→ **SOURCE EXTRACT**
**********

Is f(x) Increasing for Positive x and a in (0,1)?

[lys111]

I am supposed to show f(x) is increasing in x when x is real and positive.

f(x)= [(x+2)*(1-a^(x+1)] / [1-(x+2)*(1-a)*a^(x+1)-a^(x+2)]

a is any real in (0,1); x is real and positive

I have taken and first derivative of f(x):

f'(x)=1-a^(x+1)-a^(x+2)+(x+1)*(x+2)*log(a)*(a^(x+1)-a^(x+2))+a^(2x+3)

The problem is I cannot compare log(a) with the power of a. Can any of you genius help me with a proof as to showing f'(x) >0? Or maybe there is some other way to show f(x) is increasing in positive x?

**********

→ **PROVIDED RECORDS**
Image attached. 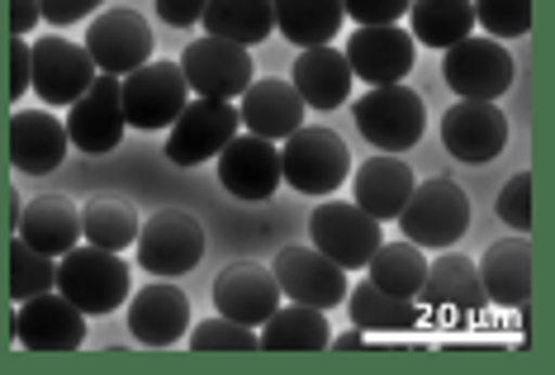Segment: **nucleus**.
Returning <instances> with one entry per match:
<instances>
[{"label": "nucleus", "mask_w": 555, "mask_h": 375, "mask_svg": "<svg viewBox=\"0 0 555 375\" xmlns=\"http://www.w3.org/2000/svg\"><path fill=\"white\" fill-rule=\"evenodd\" d=\"M347 67L351 77H361L365 86H395L413 72L418 43L409 39V29L399 24H361L347 43Z\"/></svg>", "instance_id": "f3484780"}, {"label": "nucleus", "mask_w": 555, "mask_h": 375, "mask_svg": "<svg viewBox=\"0 0 555 375\" xmlns=\"http://www.w3.org/2000/svg\"><path fill=\"white\" fill-rule=\"evenodd\" d=\"M10 328H15V342L29 352H77L86 342V314L62 290L20 299Z\"/></svg>", "instance_id": "f8f14e48"}, {"label": "nucleus", "mask_w": 555, "mask_h": 375, "mask_svg": "<svg viewBox=\"0 0 555 375\" xmlns=\"http://www.w3.org/2000/svg\"><path fill=\"white\" fill-rule=\"evenodd\" d=\"M413 185H418V177L409 171V161L395 157V153H380V157H371L357 167V177H351L357 199H351V205H361L371 219L385 223L403 209V199H409Z\"/></svg>", "instance_id": "393cba45"}, {"label": "nucleus", "mask_w": 555, "mask_h": 375, "mask_svg": "<svg viewBox=\"0 0 555 375\" xmlns=\"http://www.w3.org/2000/svg\"><path fill=\"white\" fill-rule=\"evenodd\" d=\"M57 290L81 309V314H115L133 295V276L119 261V253H105L95 243H77L57 257Z\"/></svg>", "instance_id": "f257e3e1"}, {"label": "nucleus", "mask_w": 555, "mask_h": 375, "mask_svg": "<svg viewBox=\"0 0 555 375\" xmlns=\"http://www.w3.org/2000/svg\"><path fill=\"white\" fill-rule=\"evenodd\" d=\"M67 157V124L43 109H15L10 115V167L20 177H48Z\"/></svg>", "instance_id": "412c9836"}, {"label": "nucleus", "mask_w": 555, "mask_h": 375, "mask_svg": "<svg viewBox=\"0 0 555 375\" xmlns=\"http://www.w3.org/2000/svg\"><path fill=\"white\" fill-rule=\"evenodd\" d=\"M413 0H343V10L357 24H399Z\"/></svg>", "instance_id": "58836bf2"}, {"label": "nucleus", "mask_w": 555, "mask_h": 375, "mask_svg": "<svg viewBox=\"0 0 555 375\" xmlns=\"http://www.w3.org/2000/svg\"><path fill=\"white\" fill-rule=\"evenodd\" d=\"M34 24H39V0H10V34L29 39Z\"/></svg>", "instance_id": "37998d69"}, {"label": "nucleus", "mask_w": 555, "mask_h": 375, "mask_svg": "<svg viewBox=\"0 0 555 375\" xmlns=\"http://www.w3.org/2000/svg\"><path fill=\"white\" fill-rule=\"evenodd\" d=\"M81 237L105 253H124L138 237V209L129 199H91L81 209Z\"/></svg>", "instance_id": "72a5a7b5"}, {"label": "nucleus", "mask_w": 555, "mask_h": 375, "mask_svg": "<svg viewBox=\"0 0 555 375\" xmlns=\"http://www.w3.org/2000/svg\"><path fill=\"white\" fill-rule=\"evenodd\" d=\"M181 77L195 95L209 100H237L257 81V67H251V48L229 43V39H195L181 53Z\"/></svg>", "instance_id": "9d476101"}, {"label": "nucleus", "mask_w": 555, "mask_h": 375, "mask_svg": "<svg viewBox=\"0 0 555 375\" xmlns=\"http://www.w3.org/2000/svg\"><path fill=\"white\" fill-rule=\"evenodd\" d=\"M399 229L418 247H456L465 229H470V195L451 177L418 181L399 209Z\"/></svg>", "instance_id": "7ed1b4c3"}, {"label": "nucleus", "mask_w": 555, "mask_h": 375, "mask_svg": "<svg viewBox=\"0 0 555 375\" xmlns=\"http://www.w3.org/2000/svg\"><path fill=\"white\" fill-rule=\"evenodd\" d=\"M441 77L461 100H499L513 86V53L499 39H475L465 34L461 43L441 48Z\"/></svg>", "instance_id": "1a4fd4ad"}, {"label": "nucleus", "mask_w": 555, "mask_h": 375, "mask_svg": "<svg viewBox=\"0 0 555 375\" xmlns=\"http://www.w3.org/2000/svg\"><path fill=\"white\" fill-rule=\"evenodd\" d=\"M371 285H380L385 295H399V299H418V285L427 276V257L418 243H380L371 253Z\"/></svg>", "instance_id": "2f4dec72"}, {"label": "nucleus", "mask_w": 555, "mask_h": 375, "mask_svg": "<svg viewBox=\"0 0 555 375\" xmlns=\"http://www.w3.org/2000/svg\"><path fill=\"white\" fill-rule=\"evenodd\" d=\"M20 237L43 257H62L81 243V209L67 195H39L20 215Z\"/></svg>", "instance_id": "bb28decb"}, {"label": "nucleus", "mask_w": 555, "mask_h": 375, "mask_svg": "<svg viewBox=\"0 0 555 375\" xmlns=\"http://www.w3.org/2000/svg\"><path fill=\"white\" fill-rule=\"evenodd\" d=\"M138 267L153 271V276H191L205 257V223L191 209H157L153 219L138 223Z\"/></svg>", "instance_id": "39448f33"}, {"label": "nucleus", "mask_w": 555, "mask_h": 375, "mask_svg": "<svg viewBox=\"0 0 555 375\" xmlns=\"http://www.w3.org/2000/svg\"><path fill=\"white\" fill-rule=\"evenodd\" d=\"M199 24H205L209 39L257 48L261 39H271L275 15H271V0H209Z\"/></svg>", "instance_id": "c756f323"}, {"label": "nucleus", "mask_w": 555, "mask_h": 375, "mask_svg": "<svg viewBox=\"0 0 555 375\" xmlns=\"http://www.w3.org/2000/svg\"><path fill=\"white\" fill-rule=\"evenodd\" d=\"M327 347H333V352H361V347H371V342H365V333H361V328H347V333L327 337Z\"/></svg>", "instance_id": "c03bdc74"}, {"label": "nucleus", "mask_w": 555, "mask_h": 375, "mask_svg": "<svg viewBox=\"0 0 555 375\" xmlns=\"http://www.w3.org/2000/svg\"><path fill=\"white\" fill-rule=\"evenodd\" d=\"M124 305H129V333L143 347H171L185 337V328H191V299H185V290L171 281L143 285V290L129 295Z\"/></svg>", "instance_id": "aec40b11"}, {"label": "nucleus", "mask_w": 555, "mask_h": 375, "mask_svg": "<svg viewBox=\"0 0 555 375\" xmlns=\"http://www.w3.org/2000/svg\"><path fill=\"white\" fill-rule=\"evenodd\" d=\"M441 147L470 167H485L508 147V119L494 100H456L441 115Z\"/></svg>", "instance_id": "ddd939ff"}, {"label": "nucleus", "mask_w": 555, "mask_h": 375, "mask_svg": "<svg viewBox=\"0 0 555 375\" xmlns=\"http://www.w3.org/2000/svg\"><path fill=\"white\" fill-rule=\"evenodd\" d=\"M95 5H105V0H39V20L57 24V29H67V24L95 15Z\"/></svg>", "instance_id": "ea45409f"}, {"label": "nucleus", "mask_w": 555, "mask_h": 375, "mask_svg": "<svg viewBox=\"0 0 555 375\" xmlns=\"http://www.w3.org/2000/svg\"><path fill=\"white\" fill-rule=\"evenodd\" d=\"M327 337H333V328H327L323 309H313V305H281L267 323H261L257 347H267V352H323Z\"/></svg>", "instance_id": "c85d7f7f"}, {"label": "nucleus", "mask_w": 555, "mask_h": 375, "mask_svg": "<svg viewBox=\"0 0 555 375\" xmlns=\"http://www.w3.org/2000/svg\"><path fill=\"white\" fill-rule=\"evenodd\" d=\"M43 290H57V257L34 253L15 233V243H10V299L20 305V299L43 295Z\"/></svg>", "instance_id": "f704fd0d"}, {"label": "nucleus", "mask_w": 555, "mask_h": 375, "mask_svg": "<svg viewBox=\"0 0 555 375\" xmlns=\"http://www.w3.org/2000/svg\"><path fill=\"white\" fill-rule=\"evenodd\" d=\"M351 119L365 133V143L380 147V153H409L413 143L423 139L427 129V105L413 86H371L357 105H351Z\"/></svg>", "instance_id": "20e7f679"}, {"label": "nucleus", "mask_w": 555, "mask_h": 375, "mask_svg": "<svg viewBox=\"0 0 555 375\" xmlns=\"http://www.w3.org/2000/svg\"><path fill=\"white\" fill-rule=\"evenodd\" d=\"M209 0H157V15L176 24V29H191V24H199V15H205Z\"/></svg>", "instance_id": "79ce46f5"}, {"label": "nucleus", "mask_w": 555, "mask_h": 375, "mask_svg": "<svg viewBox=\"0 0 555 375\" xmlns=\"http://www.w3.org/2000/svg\"><path fill=\"white\" fill-rule=\"evenodd\" d=\"M470 5L489 39H522L532 29V0H470Z\"/></svg>", "instance_id": "c9c22d12"}, {"label": "nucleus", "mask_w": 555, "mask_h": 375, "mask_svg": "<svg viewBox=\"0 0 555 375\" xmlns=\"http://www.w3.org/2000/svg\"><path fill=\"white\" fill-rule=\"evenodd\" d=\"M124 129H129V124H124L119 77H105V72H100V77L67 105V143L77 147V153L105 157L119 147Z\"/></svg>", "instance_id": "9b49d317"}, {"label": "nucleus", "mask_w": 555, "mask_h": 375, "mask_svg": "<svg viewBox=\"0 0 555 375\" xmlns=\"http://www.w3.org/2000/svg\"><path fill=\"white\" fill-rule=\"evenodd\" d=\"M418 305H437V309H461L475 314L485 305V285H479V267L465 253L441 247L437 261H427V276L418 285Z\"/></svg>", "instance_id": "a878e982"}, {"label": "nucleus", "mask_w": 555, "mask_h": 375, "mask_svg": "<svg viewBox=\"0 0 555 375\" xmlns=\"http://www.w3.org/2000/svg\"><path fill=\"white\" fill-rule=\"evenodd\" d=\"M289 86L299 91L305 109H337V105H347V95H351V67L333 43H319L295 57Z\"/></svg>", "instance_id": "b1692460"}, {"label": "nucleus", "mask_w": 555, "mask_h": 375, "mask_svg": "<svg viewBox=\"0 0 555 375\" xmlns=\"http://www.w3.org/2000/svg\"><path fill=\"white\" fill-rule=\"evenodd\" d=\"M281 285H275L271 267H257V261H237L219 281H214V305H219L223 319L247 323V328H261L275 309H281Z\"/></svg>", "instance_id": "6ab92c4d"}, {"label": "nucleus", "mask_w": 555, "mask_h": 375, "mask_svg": "<svg viewBox=\"0 0 555 375\" xmlns=\"http://www.w3.org/2000/svg\"><path fill=\"white\" fill-rule=\"evenodd\" d=\"M271 15H275V29H281L289 43L319 48V43L337 39L347 10H343V0H271Z\"/></svg>", "instance_id": "cd10ccee"}, {"label": "nucleus", "mask_w": 555, "mask_h": 375, "mask_svg": "<svg viewBox=\"0 0 555 375\" xmlns=\"http://www.w3.org/2000/svg\"><path fill=\"white\" fill-rule=\"evenodd\" d=\"M499 215L508 229L527 233L532 229V177L527 171H517V177H508V185L499 191Z\"/></svg>", "instance_id": "4c0bfd02"}, {"label": "nucleus", "mask_w": 555, "mask_h": 375, "mask_svg": "<svg viewBox=\"0 0 555 375\" xmlns=\"http://www.w3.org/2000/svg\"><path fill=\"white\" fill-rule=\"evenodd\" d=\"M29 95V39H10V100H20Z\"/></svg>", "instance_id": "a19ab883"}, {"label": "nucleus", "mask_w": 555, "mask_h": 375, "mask_svg": "<svg viewBox=\"0 0 555 375\" xmlns=\"http://www.w3.org/2000/svg\"><path fill=\"white\" fill-rule=\"evenodd\" d=\"M219 181L229 195L247 199V205H261V199H271L281 191V147L271 139L237 129L219 153Z\"/></svg>", "instance_id": "dca6fc26"}, {"label": "nucleus", "mask_w": 555, "mask_h": 375, "mask_svg": "<svg viewBox=\"0 0 555 375\" xmlns=\"http://www.w3.org/2000/svg\"><path fill=\"white\" fill-rule=\"evenodd\" d=\"M100 77L91 53L72 39H39L29 43V86L43 105H72L86 86Z\"/></svg>", "instance_id": "a211bd4d"}, {"label": "nucleus", "mask_w": 555, "mask_h": 375, "mask_svg": "<svg viewBox=\"0 0 555 375\" xmlns=\"http://www.w3.org/2000/svg\"><path fill=\"white\" fill-rule=\"evenodd\" d=\"M475 267H479L485 299H494L503 309L527 305V295H532V253H527V233L499 237L494 247H485V261H475Z\"/></svg>", "instance_id": "5701e85b"}, {"label": "nucleus", "mask_w": 555, "mask_h": 375, "mask_svg": "<svg viewBox=\"0 0 555 375\" xmlns=\"http://www.w3.org/2000/svg\"><path fill=\"white\" fill-rule=\"evenodd\" d=\"M153 29H147L143 15H133V10H105V15L91 20V29H86V53H91L95 72H105V77H124V72L143 67V62H153Z\"/></svg>", "instance_id": "2eb2a0df"}, {"label": "nucleus", "mask_w": 555, "mask_h": 375, "mask_svg": "<svg viewBox=\"0 0 555 375\" xmlns=\"http://www.w3.org/2000/svg\"><path fill=\"white\" fill-rule=\"evenodd\" d=\"M409 20H413V43L451 48L475 29V5L470 0H413Z\"/></svg>", "instance_id": "473e14b6"}, {"label": "nucleus", "mask_w": 555, "mask_h": 375, "mask_svg": "<svg viewBox=\"0 0 555 375\" xmlns=\"http://www.w3.org/2000/svg\"><path fill=\"white\" fill-rule=\"evenodd\" d=\"M347 309L361 333H409V328H418V319H423L418 299L385 295L380 285H371V281L347 285Z\"/></svg>", "instance_id": "7c9ffc66"}, {"label": "nucleus", "mask_w": 555, "mask_h": 375, "mask_svg": "<svg viewBox=\"0 0 555 375\" xmlns=\"http://www.w3.org/2000/svg\"><path fill=\"white\" fill-rule=\"evenodd\" d=\"M237 129H243V119H237L233 100L195 95V100H185V109L171 119L167 157L176 161V167H199V161L219 157L223 143H229Z\"/></svg>", "instance_id": "0eeeda50"}, {"label": "nucleus", "mask_w": 555, "mask_h": 375, "mask_svg": "<svg viewBox=\"0 0 555 375\" xmlns=\"http://www.w3.org/2000/svg\"><path fill=\"white\" fill-rule=\"evenodd\" d=\"M237 119H243V129L257 133V139L281 143L305 124V100H299V91L285 77L251 81L247 91L237 95Z\"/></svg>", "instance_id": "4be33fe9"}, {"label": "nucleus", "mask_w": 555, "mask_h": 375, "mask_svg": "<svg viewBox=\"0 0 555 375\" xmlns=\"http://www.w3.org/2000/svg\"><path fill=\"white\" fill-rule=\"evenodd\" d=\"M191 347L195 352H257V328L214 314L191 328Z\"/></svg>", "instance_id": "e433bc0d"}, {"label": "nucleus", "mask_w": 555, "mask_h": 375, "mask_svg": "<svg viewBox=\"0 0 555 375\" xmlns=\"http://www.w3.org/2000/svg\"><path fill=\"white\" fill-rule=\"evenodd\" d=\"M271 276L281 285L285 299L295 305H313V309H333L347 299V267L327 261L319 247H281L271 261Z\"/></svg>", "instance_id": "4468645a"}, {"label": "nucleus", "mask_w": 555, "mask_h": 375, "mask_svg": "<svg viewBox=\"0 0 555 375\" xmlns=\"http://www.w3.org/2000/svg\"><path fill=\"white\" fill-rule=\"evenodd\" d=\"M124 124L133 129H171V119L185 109L191 86L181 77V62H143L119 77Z\"/></svg>", "instance_id": "423d86ee"}, {"label": "nucleus", "mask_w": 555, "mask_h": 375, "mask_svg": "<svg viewBox=\"0 0 555 375\" xmlns=\"http://www.w3.org/2000/svg\"><path fill=\"white\" fill-rule=\"evenodd\" d=\"M309 237L337 267H365L375 247L385 243V229H380V219H371L351 199H323L309 215Z\"/></svg>", "instance_id": "6e6552de"}, {"label": "nucleus", "mask_w": 555, "mask_h": 375, "mask_svg": "<svg viewBox=\"0 0 555 375\" xmlns=\"http://www.w3.org/2000/svg\"><path fill=\"white\" fill-rule=\"evenodd\" d=\"M351 177V153L323 124H299L289 139H281V181L299 195H333Z\"/></svg>", "instance_id": "f03ea898"}]
</instances>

**********

→ **COMPLETE THE FOLLOWING**
A) Show every line of the rows that contains the string "instances", matching its case exactly.
B) Proceed with the forum thread on whether f(x) is increasing for positive x, starting from where it stops.
The rows have no connection to the forum thread above them.

→ **FINAL RESULTS**
A)
Returning <instances> with one entry per match:
<instances>
</instances>

B)
 

[haruspex]

f(x)= [(x+2)*(1-a^(x+1)] / [1-(x+2)*(1-a)*a^(x+1)-a^(x+2)]

Please clarify the bracketing, preferably with LaTex. Is it
$f(x)=\frac{(x+2)*(1-a^{x+1})}{1-(x+2)*(1-a)*a^{x+1}-a^{x+2}}$ ?

 

[lys111]

Yes, it is. I am sorry about the typing/.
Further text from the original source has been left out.